Fixed and Variable Orifice Tubes

An air conditioning system contains a metering device that lowers the pressure and temperature of the refrigerant to the evaporator core. Automotive air conditioning systems can be classified by the type of metering device used. There is the (TXV) thermostatic expansion valve, the (FOT) fixed orifice tube, and the (VOV) variable orifice valve. The VOV is an improvement in performance over the fixed orifice valve, because like a TXV, it can change its output based on operating conditions.

Fixed Orifice Tube

A fixed orifice tube contains a small brass tube encased in a plastic case with a filter at each end to protect it from any debris in the system. It's located on the high side between the condenser and the evaporator core. It is usually easy to locate because the manufacturers' put a crimp in the line to keep the orifice tube from traveling down the tube towards the evaporator core.

The tube is sometimes tricky to remove with just needle-nose pliers. A special tool is available to pull stubborn orifice tubes. Often there is debris in the inlet filter. Metal debris is typically from compressor wear, and gooey debris is usually from a ruptured accumulator desiccant bag.

Variable orifice valve

A variable orifice valve looks the same as a fixed orifice tube but can change output depending on different operating conditions. A fixed orifice tube is a compromise between highway performance, stop and go, and idle performance.
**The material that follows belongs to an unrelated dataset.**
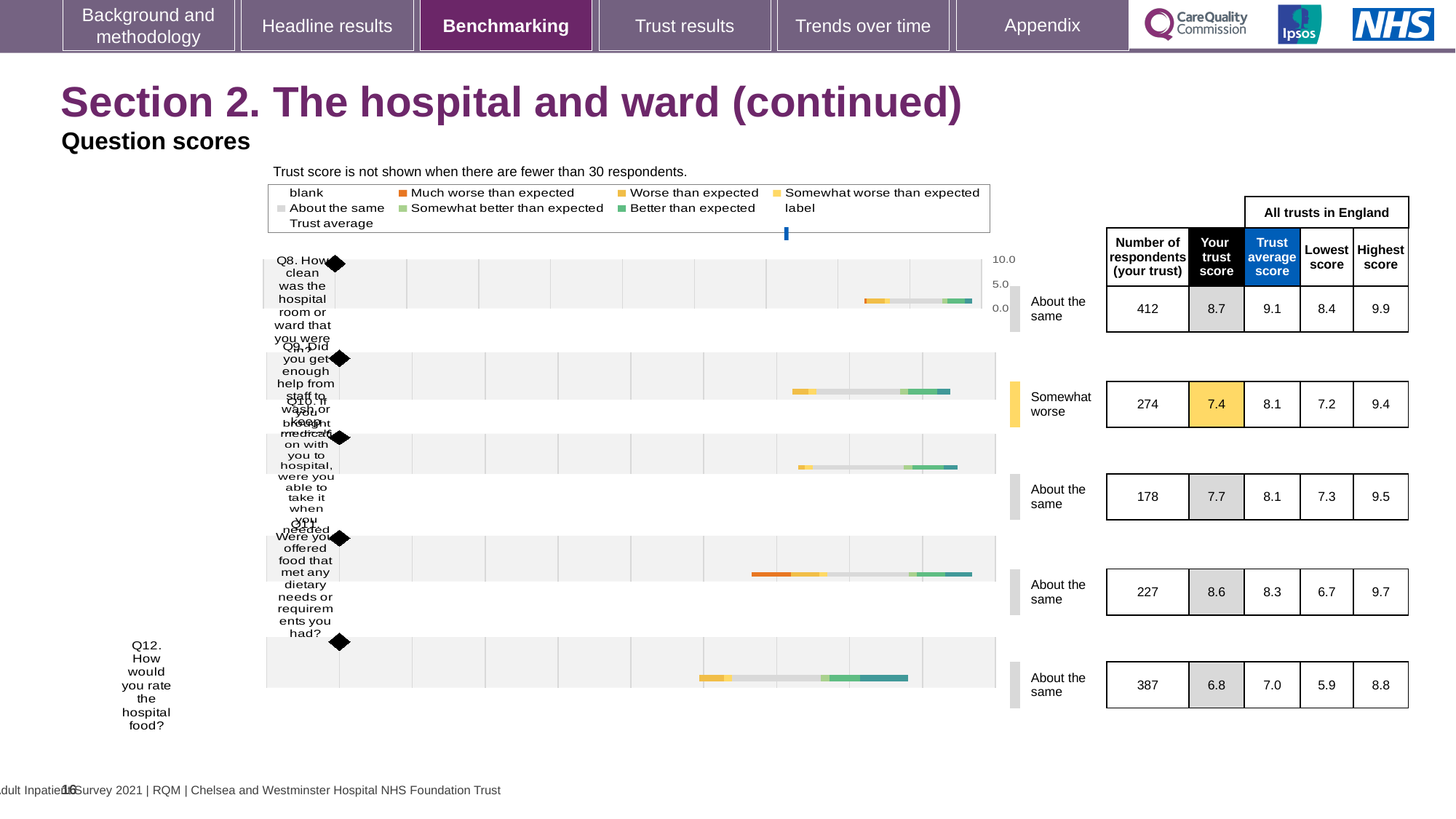
What is the 'Trust average score' for Q9 (Did you get enough help from staff to wash or keep yourself clean)? 8.1 For Q12, what is the difference between the 'Highest score' and the 'Lowest score'? 2.9 Which question has the lowest 'Your trust score'? Q12 Which benchmark category is shown for Q9? Somewhat worse For Q11, which is larger: 'Your trust score' or the 'Trust average score'? Your trust score What is the 'Your trust score' for Q8 (How clean was the hospital room or ward that you were in)? 8.7 What is the 'Highest score' across all trusts in England for Q8? 9.9 What kind of chart is used to show the question scores? Bar chart How many respondents from your trust answered Q12 (How would you rate the hospital food)? 387 For Q9, what is the difference between the 'Trust average score' and 'Your trust score'? 0.7 How many questions are shown in the chart? 5 Which question has the highest 'Your trust score'? Q8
At idle, the condenser has less air flow across its surface. It causes head pressures to increase but also causes vaporized refrigerant leaving the condenser to enter the orifice tube.

At low speed and idle conditions, the refrigerant is moving through the condenser very rapidly, sending high-temperature vapor and liquid to the orifice tube. Subcooled liquid entering the orifice tube is ideal for flooding the evaporator core of a CCOT, cycling clutch orifice tube system. Vapor entering the orifice tube will reduce the effectiveness of the refrigerant.

With a VOV at idle, a bimetal control spring blocks off one of two ports, reducing the flow of refrigerant and allowing more heat to be removed in the condenser. As speeds increase, the valve opens back up, allowing maximum flow through the system again. It improves performance over a fixed orifice tube at low speeds and idle, while still providing a high level of performance at highway speeds.